◆ GIVEN INSTRUCTION
In the soap-tracing thread, why does carebear say a very hot lye solution still matters, and why does carebear advise against soaping at room temperature? Answer in one to three sentences.

◆ SUPPLIED PASSAGE
>>>

# Soap tracing too quickly?



## sndrcr3 (Aug 22, 2011)

I had an interesting experience lately with my soap reaching trace within less than a minute. I was using extra virgin olive oil to make some batches and found that it took forever to reach trace. I decided to try regular olive oil instead. When I did this, as soon as I added the lye water and began to pulse a little with the blender, it traced and thickened within seconds. I tried to make sure that the oils were well mixed and that all the oil saponified. I poured it and unmolded it this morning. It seems to me that the edges of the loaf are white and flaky (unsaponified lye?) There was also a small amount of greasy film on the bottom of the mold and on the soap where it sat in it. The batches I made that day were 70 ounces of oil each, 75% olive oil and 25% coconut oil. I heated the oils to about 120-130 F. I didn't check the temperature of the lye solution, as I recently read a book by a well-known chemist that said the temperature of the lye isn't important (is he wrong?) Superfatted 7%. If any of you have any idea as to what's going on here, I'd much appreciate the input. Thanks alot!


----------



## carebear (Aug 22, 2011)

your terminology is confusing me a bit = are you making HP or CP?  If CP (not cooking), then the oils are not saponified in the bowl - so did you mean emulsified?


It sounds like you are simply soaping far too hot.  Aim for about 110 - 120F.  Technically the temp of the lye isn't important, really - tho some tell you to match the temp of the oils to the lye, but if your lye is really hot then the temp of the mix is higher.  Since you are just beginning, keep it lower.  Not room temp since OO can be slow.

Are you sure your OO is pure OO?

70 ounces is a pretty big batch.  I'd suggest 2# (32 oz) batches until you figure out what you are doing.  If that's too little for your mold, I suggest improvising smaller molds - line a box, use tupperware, etc.


----------



## sndrcr3 (Aug 22, 2011)

I'm making CP soap, and what I meant by saponified is that I wanted to make sure that the lye and oils combined fully, because trace happened so quickly and I wasn't sure why.


----------



## sndrcr3 (Aug 22, 2011)

Does the speed at which trace happens matter? I can't find any information on whether or not it does.


----------



## AmyW (Aug 22, 2011)

Yes it does. The mixture needs to emulsify (completely blend, basically) before trace. lovinsoap.com has a great post on it, I'll see if I can find it. Most or all OO soap recipes should come to trace slowly. Make sure you're stirring manually (just turn the SB off and pulse it a few times) as well as using the SB.

<<<

◆ MATERIAL SHOWN
>>>

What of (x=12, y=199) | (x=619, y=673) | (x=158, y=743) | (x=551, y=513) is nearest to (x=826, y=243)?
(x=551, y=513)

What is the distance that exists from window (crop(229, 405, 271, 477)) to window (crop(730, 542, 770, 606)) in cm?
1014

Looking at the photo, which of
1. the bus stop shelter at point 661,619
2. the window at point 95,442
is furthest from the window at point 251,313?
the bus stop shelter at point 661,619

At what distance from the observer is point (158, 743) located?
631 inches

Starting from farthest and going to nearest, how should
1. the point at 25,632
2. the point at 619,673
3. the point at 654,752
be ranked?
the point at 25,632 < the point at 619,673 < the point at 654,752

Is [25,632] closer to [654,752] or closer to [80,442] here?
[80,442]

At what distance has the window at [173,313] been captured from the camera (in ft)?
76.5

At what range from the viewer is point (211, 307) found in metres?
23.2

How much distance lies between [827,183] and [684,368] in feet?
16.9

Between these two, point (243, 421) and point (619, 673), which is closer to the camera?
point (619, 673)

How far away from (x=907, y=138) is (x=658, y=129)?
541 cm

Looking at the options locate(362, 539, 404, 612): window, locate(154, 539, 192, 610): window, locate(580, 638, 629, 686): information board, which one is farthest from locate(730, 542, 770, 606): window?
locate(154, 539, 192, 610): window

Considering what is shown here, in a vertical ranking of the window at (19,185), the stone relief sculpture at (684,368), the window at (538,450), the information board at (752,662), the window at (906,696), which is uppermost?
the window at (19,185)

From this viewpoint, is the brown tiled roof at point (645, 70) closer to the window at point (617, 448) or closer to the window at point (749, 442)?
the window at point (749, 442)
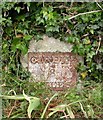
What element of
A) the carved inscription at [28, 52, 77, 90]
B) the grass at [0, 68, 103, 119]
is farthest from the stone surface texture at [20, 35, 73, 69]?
the grass at [0, 68, 103, 119]

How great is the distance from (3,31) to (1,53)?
0.18m

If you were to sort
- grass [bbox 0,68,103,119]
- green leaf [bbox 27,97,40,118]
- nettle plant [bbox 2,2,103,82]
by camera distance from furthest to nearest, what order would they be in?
nettle plant [bbox 2,2,103,82]
grass [bbox 0,68,103,119]
green leaf [bbox 27,97,40,118]

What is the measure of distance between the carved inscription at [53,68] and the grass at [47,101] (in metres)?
0.09

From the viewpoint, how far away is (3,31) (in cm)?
281

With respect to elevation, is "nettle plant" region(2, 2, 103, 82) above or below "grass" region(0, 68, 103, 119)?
above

<<<

◆ SOLUTION TO THE EXERCISE
Although the lye's temperature is technically not important, a very hot lye solution raises the temperature of the combined mixture. Room temperature is discouraged because olive oil can be slow.